Notre approche de ces problèmes recourt aux méthodes de la psychologie et de la linguistique ; nous l’avons déjà appliquée à des questions concernant les conditions d’assertabilité des conditionnels.


Récemment, nous avons commencé à utiliser la même approche pour développer une théorie des conditions de vérité pour ces énoncés. La sémantique que nous voulons continuer à développer s’appuie sur une analyse du lien inférentiel entre antécédent et conséquent.


 


Le volet « Philosophie des mathématiques » comporte également deux parties.

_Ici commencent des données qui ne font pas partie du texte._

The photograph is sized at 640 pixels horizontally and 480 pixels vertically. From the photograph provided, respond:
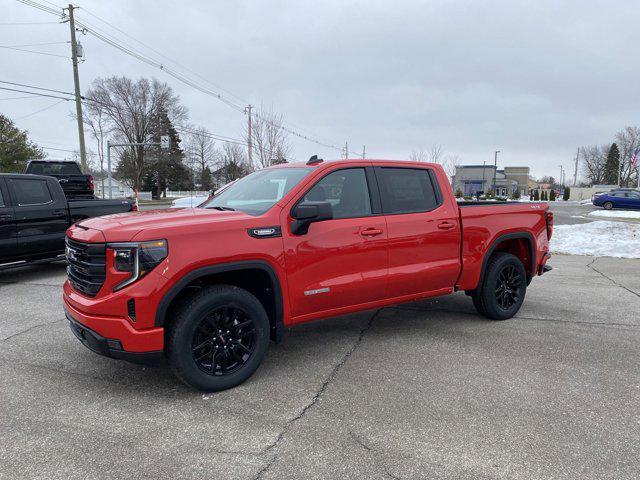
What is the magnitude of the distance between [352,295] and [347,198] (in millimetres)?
907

• La première porte sur la controverse entre réalisme et antiréalisme. Nos travaux sur ce thème s’inscrivent dans deux perspectives distinctes mais étroitement liées :


 (i) la question ontologique de savoir si les entités mathématiques sont des entités abstraites telles qu’elles sont analysées dans une perspective platoniste, ou bien des constructions mentales (au sens brouwérien) ;


 (ii) la question sémantique et épistémique relative à la validité du principe de bivalence et à la possibilité d’énoncés doués de sens et porteurs de valeur de vérité indépendamment de notre capacité à reconnaître quelle est cette valeur.


• La seconde regoupe des travaux sur les questions ayant trait au révisionnisme logique, aux normes de la justification et à la nature des idéalisations mathématiques.


Faisabilité. La problématique de l’antiréalisme, formulée comme une question sémantique, reste exprimée en des termes qui font référence à la possibilité de principe de conduire une procédure de vérification à son terme. La question supposée cruciale se réfère à l’existence d’un algorithme de décision et la frontière jugée fondamentale reste celle qui a été tracée dans les années 1930 entre les propositions en principe décidables et les autres. Les travaux que nous conduisons envisagent une autre option, qualifiée d’antiréalisme « strict » ou d’« ultra-finitisme », qui consiste à exiger que la mise en œuvre d’une procédure de décision puisse être « humainement faisable ».


Cette option nous conduit à deux types de travaux : (i) des travaux sur la possibilité de caractériser la notion de « faisabilité » avec le même degré de stabilité et de robustesse que celui qui caractérise la définition de la calculabilité « en principe » ; (ii) des travaux sur l’analyse conceptuelle de la complexité « émergente », et en particulier du fait que certaines fonctions calculables par algorithme ne peuvent pas voir déterminer leur valeur pour n sans qu’aient été préalablement déterminées leurs valeurs pour 1,…, n-1.


Phénoménologie des mathématiques. Les recherches portent sur Gödel, d’une part, sur Brouwer de l’autre.


Nous nous intéressons aux  aspects systématiques et historiques de la philosophie de Gödel. Il s’agira en particulier de : (i) continuer et renforcer notre implication dans le projet de Gabriella Crocco (Université d’Aix-Marseille) de transcription et d’analyse des Cahiers philosophiques de Gödel ; (ii) de continuer et d’élargir nos recherches sur Gödel et la monadologie.


Pour ce qui est de Brouwer, nous insistons sur les aspects systématiques et historiques de sa philosophie et, plus généralement, sur ceux de l’intuitionnisme.


 Le dilemme de Benacerraf.  Nous abordons le dilemme de Benacerraf (incompatibilité de la vérité mathématique et de la fiabilité de la connaissance mathématique), comme dilemme kantien (incompatibilité de l’intuition comme mode approprié d’accès aux objets mathématiques et du caractère a priori de la connaissance mathématique). Pour Kant, l’intuition n’anticipe l’actualité de l’objet de manière à fournir une connaissance a priori que si l’intuition ne contient rien de plus que la forme de la sensibilité. Nous critiquons la solution de Parsons en termes de connaissance propositionnelle justifiée par des intuitions que (par opposition à des intuitions de) sur un modèle néo-kantien.